Requirement:
All of the material below is to be repeated exactly.

::::::::::

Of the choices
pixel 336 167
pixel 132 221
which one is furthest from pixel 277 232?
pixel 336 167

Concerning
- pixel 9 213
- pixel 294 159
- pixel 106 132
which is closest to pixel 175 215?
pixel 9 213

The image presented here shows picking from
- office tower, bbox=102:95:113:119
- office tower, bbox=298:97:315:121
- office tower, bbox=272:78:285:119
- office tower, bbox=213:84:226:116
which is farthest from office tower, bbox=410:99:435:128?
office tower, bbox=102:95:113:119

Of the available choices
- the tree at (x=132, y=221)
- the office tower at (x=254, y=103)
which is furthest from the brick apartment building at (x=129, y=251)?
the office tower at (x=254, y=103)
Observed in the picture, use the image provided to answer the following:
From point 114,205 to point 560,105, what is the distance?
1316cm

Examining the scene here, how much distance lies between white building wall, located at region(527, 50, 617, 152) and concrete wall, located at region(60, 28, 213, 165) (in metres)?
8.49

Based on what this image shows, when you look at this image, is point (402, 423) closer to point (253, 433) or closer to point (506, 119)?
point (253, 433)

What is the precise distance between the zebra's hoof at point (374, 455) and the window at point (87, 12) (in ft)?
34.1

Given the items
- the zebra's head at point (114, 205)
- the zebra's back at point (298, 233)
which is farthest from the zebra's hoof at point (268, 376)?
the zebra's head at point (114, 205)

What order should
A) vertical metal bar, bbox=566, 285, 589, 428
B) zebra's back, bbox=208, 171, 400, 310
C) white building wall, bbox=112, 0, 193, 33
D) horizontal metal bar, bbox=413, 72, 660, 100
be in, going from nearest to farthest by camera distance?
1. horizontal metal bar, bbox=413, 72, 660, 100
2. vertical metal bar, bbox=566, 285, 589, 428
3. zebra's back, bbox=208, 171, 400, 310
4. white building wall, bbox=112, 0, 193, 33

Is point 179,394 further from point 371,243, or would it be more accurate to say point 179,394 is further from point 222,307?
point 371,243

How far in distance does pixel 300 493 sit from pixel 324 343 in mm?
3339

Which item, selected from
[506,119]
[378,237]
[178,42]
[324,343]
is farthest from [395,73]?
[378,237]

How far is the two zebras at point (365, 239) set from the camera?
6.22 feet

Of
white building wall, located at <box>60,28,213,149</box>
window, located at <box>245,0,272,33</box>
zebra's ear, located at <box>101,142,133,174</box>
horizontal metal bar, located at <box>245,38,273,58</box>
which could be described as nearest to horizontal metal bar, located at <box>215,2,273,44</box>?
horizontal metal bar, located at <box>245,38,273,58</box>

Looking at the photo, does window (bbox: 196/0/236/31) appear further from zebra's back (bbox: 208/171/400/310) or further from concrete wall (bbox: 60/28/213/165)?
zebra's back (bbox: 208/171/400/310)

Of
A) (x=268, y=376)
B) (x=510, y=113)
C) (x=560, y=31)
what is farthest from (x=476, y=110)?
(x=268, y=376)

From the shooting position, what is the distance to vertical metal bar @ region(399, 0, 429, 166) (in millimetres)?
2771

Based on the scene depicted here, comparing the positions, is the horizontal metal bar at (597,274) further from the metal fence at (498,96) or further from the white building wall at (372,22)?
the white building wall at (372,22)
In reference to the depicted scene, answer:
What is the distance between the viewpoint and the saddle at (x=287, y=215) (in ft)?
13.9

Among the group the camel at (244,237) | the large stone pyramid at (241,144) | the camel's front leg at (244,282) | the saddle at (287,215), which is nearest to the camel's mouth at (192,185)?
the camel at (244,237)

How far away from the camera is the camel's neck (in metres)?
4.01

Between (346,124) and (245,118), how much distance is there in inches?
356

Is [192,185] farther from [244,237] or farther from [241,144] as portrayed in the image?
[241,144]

::::::::::

Exercise answer:
Of the choices
pixel 336 167
pixel 132 221
which one is furthest from pixel 277 232?
pixel 336 167

Concerning
- pixel 9 213
- pixel 294 159
- pixel 106 132
which is closest to pixel 175 215?
pixel 9 213

The image presented here shows picking from
- office tower, bbox=102:95:113:119
- office tower, bbox=298:97:315:121
- office tower, bbox=272:78:285:119
- office tower, bbox=213:84:226:116
which is farthest from office tower, bbox=410:99:435:128?
office tower, bbox=102:95:113:119

Of the available choices
- the tree at (x=132, y=221)
- the office tower at (x=254, y=103)
which is furthest from the brick apartment building at (x=129, y=251)?
the office tower at (x=254, y=103)
Observed in the picture, use the image provided to answer the following:
From point 114,205 to point 560,105, what is the distance?
1316cm

Examining the scene here, how much distance lies between white building wall, located at region(527, 50, 617, 152) and concrete wall, located at region(60, 28, 213, 165) (in metres)?
8.49

Based on what this image shows, when you look at this image, is point (402, 423) closer to point (253, 433) or closer to point (506, 119)?
point (253, 433)

What is the precise distance between the zebra's hoof at point (374, 455) and the window at point (87, 12) (in ft)?
34.1

Given the items
- the zebra's head at point (114, 205)
- the zebra's back at point (298, 233)
which is farthest from the zebra's hoof at point (268, 376)?
the zebra's head at point (114, 205)

What order should
A) vertical metal bar, bbox=566, 285, 589, 428
B) zebra's back, bbox=208, 171, 400, 310
C) white building wall, bbox=112, 0, 193, 33
D) horizontal metal bar, bbox=413, 72, 660, 100
be in, going from nearest to farthest by camera distance?
1. horizontal metal bar, bbox=413, 72, 660, 100
2. vertical metal bar, bbox=566, 285, 589, 428
3. zebra's back, bbox=208, 171, 400, 310
4. white building wall, bbox=112, 0, 193, 33

Is point 179,394 further from point 371,243, or would it be more accurate to say point 179,394 is further from point 222,307?
point 371,243

How far in distance does pixel 300 493 sit from pixel 324 343 in mm?
3339

Which item, selected from
[506,119]
[378,237]
[178,42]
[324,343]
is farthest from [395,73]?
[378,237]

How far is the two zebras at point (365, 239) set from the camera?
6.22 feet

Of
white building wall, located at <box>60,28,213,149</box>
window, located at <box>245,0,272,33</box>
zebra's ear, located at <box>101,142,133,174</box>
horizontal metal bar, located at <box>245,38,273,58</box>
which could be described as nearest to horizontal metal bar, located at <box>215,2,273,44</box>?
horizontal metal bar, located at <box>245,38,273,58</box>

Looking at the photo, does window (bbox: 196/0/236/31) appear further from zebra's back (bbox: 208/171/400/310) or further from concrete wall (bbox: 60/28/213/165)?
zebra's back (bbox: 208/171/400/310)

Of
A) (x=268, y=376)
B) (x=510, y=113)
C) (x=560, y=31)
what is farthest from (x=476, y=110)?
(x=268, y=376)

From the shooting position, what is the distance to vertical metal bar @ region(399, 0, 429, 166) (in millimetres)?
2771

Based on the scene depicted here, comparing the positions, is the horizontal metal bar at (597,274) further from the metal fence at (498,96) or further from the white building wall at (372,22)?
the white building wall at (372,22)
In reference to the depicted scene, answer:
What is the distance between the viewpoint and the saddle at (x=287, y=215) (in ft)?
13.9

Among the group the camel at (244,237) | the large stone pyramid at (241,144) | the camel's front leg at (244,282) | the saddle at (287,215), which is nearest to the camel's mouth at (192,185)?
the camel at (244,237)

How far away from the camera is the camel's neck (in metres)?
4.01

Between (346,124) and (245,118), how much distance is there in inches?
356

Is [192,185] farther from [244,237] or farther from [241,144] as portrayed in the image?
[241,144]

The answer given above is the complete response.